## Your tasks
**A)** Answer these questions about the text on the COVID-19 meta-analysis:
(i) How many unique research articles were screened after duplicates were removed?
(ii) How many lab-confirmed cases were included in the 24 studies from China?
(iii) Under what license is the world map in Figure 2 offered?
**B)** Carry on the text on the COVID-19 sex-specific meta-analysis from its final sentence.

═════ Text shown

Research Study Selection and Quality Assessment
We identified 786 research articles that matched our search terms. After the duplicated were removed, 414 unique research articles were screened. Following the screening process, 353 articles with incomplete data were excluded. We then identified 61 research articles with sex-specific case numbers and reviewed full-length articles to assess their eligibility for our study according to the selection criteria. Thirty articles did not fit the selection criteria and were excluded from the meta-analysis. Reasons for exclusion were: not a primary research study (a surveillance report or perspective), did not include consecutive patients or did not meet with the case or severity definitions. The 31 research articles eligible for this meta-analysis were used for qualitative synthesis and quantitative analysis (Figure 1). The 31 eligible articles were subjected to a bias assessment using the Minors criteria at the study level (30). All 31 selected articles scored between 12 and 14 points, with 16 being the highest for non-randomized controlled studies (Table 1). The relatively high scores indicated that we were likely not introducing any significant systematic biases.
Figure 1. COVID-19 sex-specific clinical outcomes flow diagram of the inclusion criteria of studies eligible for meta-analysis. Flow diagram template adopted from the PRISMA approach to meta-analysis (36).
Table 1. Bias risk assessment on the studies included in the meta-analysis using the methodological index for non-randomized studies (Minors) criteria (30).
Study Population Demographics
Within our selected studies, 7,556 lab-confirmed COVID-19 cases were identified. Of these 31 studies, 24 were from various cities in China and included a sample of 5,629 lab-confirmed cases. Two studies were from South Korea and Singapore, which included a sample of 72 lab-confirmed cases. The other five studies were from Europe and North America, having a sample of 1,855 lab-confirmed cases (Figure 2 and Table 2). Most of the early studies came from China with study periods from December 11th, 2019, to February 24th, 2020. Most of the later studies came from other countries with study periods from January 23rd to April 5th, 2020 (Figure 3). These patterns reflect the movement of epicenters for COVID-19 from the East to the West.
Figure 2. Countries and locations for the selected studies used in the meta-analysis. Total patient populations in each of the study locations are illustrated with a colored circle and correspond to the size of study populations. Each point represents a research study, except for China, which represents the total patient population from 24 different studies. The world map was obtained from Wikimedia Commons, the free media repository licensed under the Creative Commons Attribution-Share Alike 3.0 Unported license.
Table 2. Demographics of all studies included in the meta-analysis with sex-specific disease severity.
Figure 3. Timeline illustrating the study period of each of the research studies used for the meta-analysis. Each research study used for the meta-analysis is represented by the study name (study sample), duration of the study with a line corresponding to the length of the study, and the start and end date of the study. The studies were ordered according to the start date of each study.

══════════
═════ Data

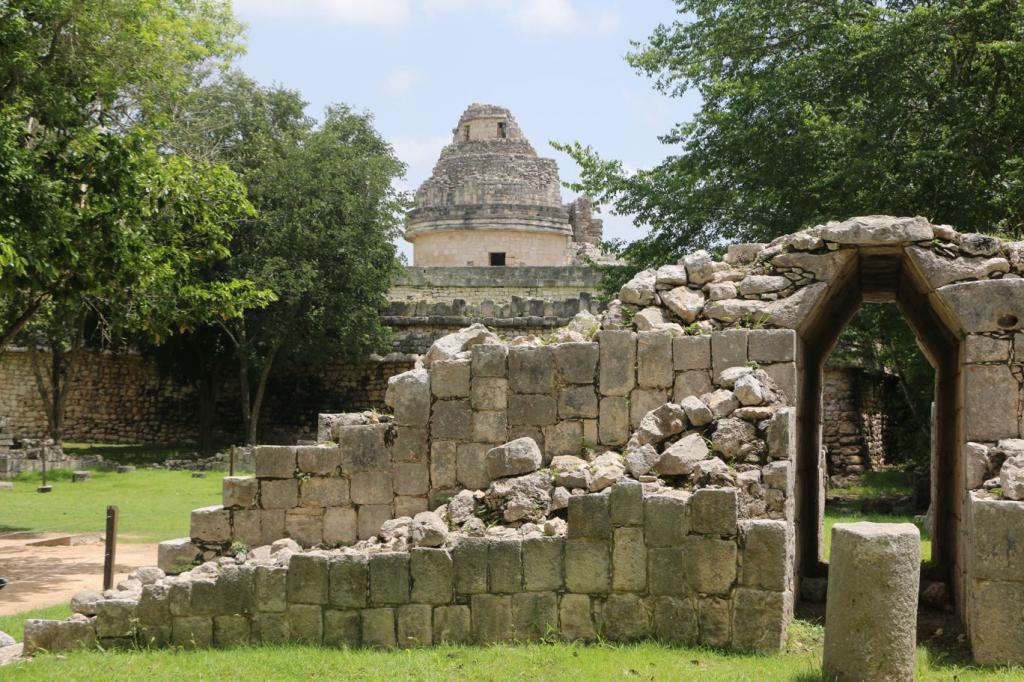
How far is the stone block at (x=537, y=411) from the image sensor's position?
28.9 ft

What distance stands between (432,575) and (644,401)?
2.30 meters

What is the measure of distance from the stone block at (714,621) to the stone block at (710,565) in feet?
0.25

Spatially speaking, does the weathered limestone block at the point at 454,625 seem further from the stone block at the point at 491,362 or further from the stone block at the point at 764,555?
the stone block at the point at 491,362

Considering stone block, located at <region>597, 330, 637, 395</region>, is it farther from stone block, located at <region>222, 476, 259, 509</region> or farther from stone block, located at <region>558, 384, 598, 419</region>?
stone block, located at <region>222, 476, 259, 509</region>

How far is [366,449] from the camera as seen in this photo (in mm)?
9016

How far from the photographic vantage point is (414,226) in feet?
105

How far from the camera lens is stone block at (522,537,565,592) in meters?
7.59

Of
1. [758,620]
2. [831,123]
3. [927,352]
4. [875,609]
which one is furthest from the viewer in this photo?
[831,123]

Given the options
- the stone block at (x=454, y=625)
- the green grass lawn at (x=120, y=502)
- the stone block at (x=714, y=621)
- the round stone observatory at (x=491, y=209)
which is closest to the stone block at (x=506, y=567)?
the stone block at (x=454, y=625)

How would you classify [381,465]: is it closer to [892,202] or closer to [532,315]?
[892,202]

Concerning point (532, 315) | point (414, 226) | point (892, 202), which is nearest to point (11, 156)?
point (892, 202)

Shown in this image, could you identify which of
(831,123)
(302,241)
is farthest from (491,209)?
(831,123)

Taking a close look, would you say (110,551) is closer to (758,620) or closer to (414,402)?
(414,402)

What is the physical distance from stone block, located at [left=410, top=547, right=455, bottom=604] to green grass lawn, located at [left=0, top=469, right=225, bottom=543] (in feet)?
24.1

══════════

## Answers given
**A)**
(i) 414
(ii) 5,629
(iii) The Creative Commons Attribution-Share Alike 3.0 Unported license

**B)**
Meta-Analysis and Bias Assessment
The principal quantitative results are contained in the forest plots shown on the left side of Figures 4, 5. The individual confidence intervals are shown, by study, with the combined proportion for each group and confidence interval at the bottom. A random-effects model was used for the combined proportion to check for heterogeneity (τ2= between-group variation and I2= proportion of total variation in the estimates of treatment effects due to heterogeneity). We used the following guidelines for interpreting I2: I2 = 25% is small heterogeneity; I2 = 50% is medium heterogeneity; and I2 = 75% is large heterogeneity (66). The heterogeneity statistics (τ2 and I2) are shown at the bottom left of the forest plots.
Figure 4. The proportion of males in all lab-confirmed COVID-19 cases. (A) Forest plot of sex-distribution in all lab-confirmed COVID-19 cases in each of the studies. Proportions of males and the 95% confidence intervals (CIs) are indicated. The vertical dotted line represents the combined proportion of all studies. The diamond represents the combined 95% CI, the left and right endpoints of which are the lower and upper bounds of the CI, respectively. (B) Funnel plot with 95% confidence region of sex-distribution in all lab-confirmed COVID-19 cases in each of the studies.
Figure 5. The proportion of males in COVID-19 severe cases, critical cases, and mortalities. (A,C,E) Forest plot of sex-distribution in COVID-19 cases in each of the studies. Proportions of males and the 95% confidence intervals (CIs) are indicated. The vertical dotted lines represent the combined proportion of all studies. The diamond represents the combined 95% CI, the left and right endpoints of which are the lower and upper bounds of the CI, respectively. (A) Severe cases defined as having at least one of the following clinical findings: breathing rate ≥30/min, pulse oximeter oxygen saturation (SpO2) ≤93% at rest, or ration of the partial pressure of arterial oxygen (PaO2) to the fraction of inspired oxygen (FiO2) ≤300 mmHg. (C) Critical case defined as: received mechanical ventilation, clinically diagnosed with shock, received care in the intensive care unit (ICU), or transferred to a tertiary care hospital. (E) Mortality defined as all deaths in COVID-19 patients that occurred during the study period. (B,D,F) Funnel plot with 95% confidence region of sex-distribution in COVID-19 severe cases, critical cases, and mortality in each of the studies.
Sex-Specific COVID-19 Case Distribution
A total of 23 studies with 5,408 lab-confirmed COVID-19 cases were analyzed (Table 3). Our results from the randomized effects model meta-analysis showed that in the sex-distribution of all COVID-19 cases, males accounted for 53% (95% CI [0.51, 0.55]) (Figure 4A). Female patients made up 47% of all COVID-19 cases. There is medium heterogeneity between the set of overall population proportions (I2 = 64%, τ = 0.05). A funnel plot was drawn to assess the publication bias (Figure 4B). The publication bias test results: Egger's test (p = 0.88) indicated that there was no publication bias.
Sex-Specific COVID-19 Severe Case Distribution
A total of 8 studies with 985 severe COVID-19 cases were analyzed (Table 4). Our results from the randomized effects model meta-analysis showed that in the sex-distribution of all COVID-19 severe cases, males accounted for 56% (95% CI [0.53, 0.59]) (Figure 5A). Female patients made up 44% of all COVID-19 severe cases. There is no heterogeneity for the severe population proportions (I2 = 0%, τ = 0. 0). A funnel plot was drawn to assess the publication bias (Figure 5B). The publication bias test results: Egger's test (p = 0.40) indicated that there was no publication bias.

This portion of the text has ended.